The resolvers actually used to work in the beginning of September, both from and outside of Russia. I don't know what has happened with them, and why.

[wkrp]

We sent DNS queries to 195.208.6.1 and 195.208.7.1 from the outside of Russia. We haven't been able to observe any "incorrect" answers yet. Actually the resolvers responded no answer RR as they are non-recursive. The responses indeed include authority RRs and additional RRs though, which appears to be correct.
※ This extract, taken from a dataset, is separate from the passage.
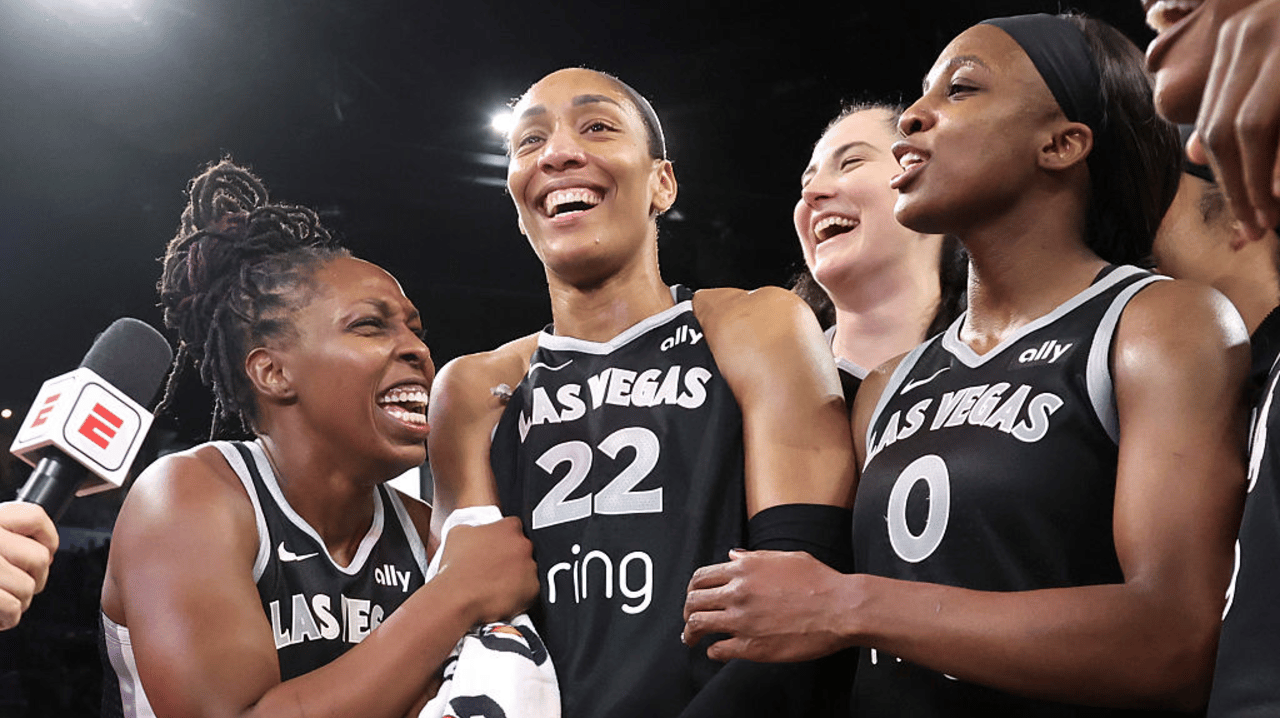 Chelsea Gray #12, A'ja Wilson #22, Megan Gustafson #17 and Jackie Young #0 of the Las Vegas Aces react as they are interviewed after the team's 107-98 overtime victory over the Indiana Fever in Game Five of the 2025 WNBA Playoffs semifinals at Michelob ULTRA Arena Michelob ULTRA Arena on September 30, 2025 in Las Vegas, Nevada.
Although it's not what we usually see, I suppose a non-recursive DNS resolver could equally be used for censorship. For a censored query, the resolver could return an empty or incorrect list of NS records. It could even be a deliberate design choice to reduce load and complexity at the censoring resolver, pushing the DNS traffic for non-censored queries onto third-party resolvers.

However, such an approach to censorship would not work if the downstream resolver practices QNAME minimization: in that case, of a query for www.example.com, the resolver would only see the com part and would not know whether to apply its censorship rules. But I'm guessing that clients do not minimize their queries when a resolver is configured as the immediate upstream recursive resolver (e.g. in /etc/resolv.conf).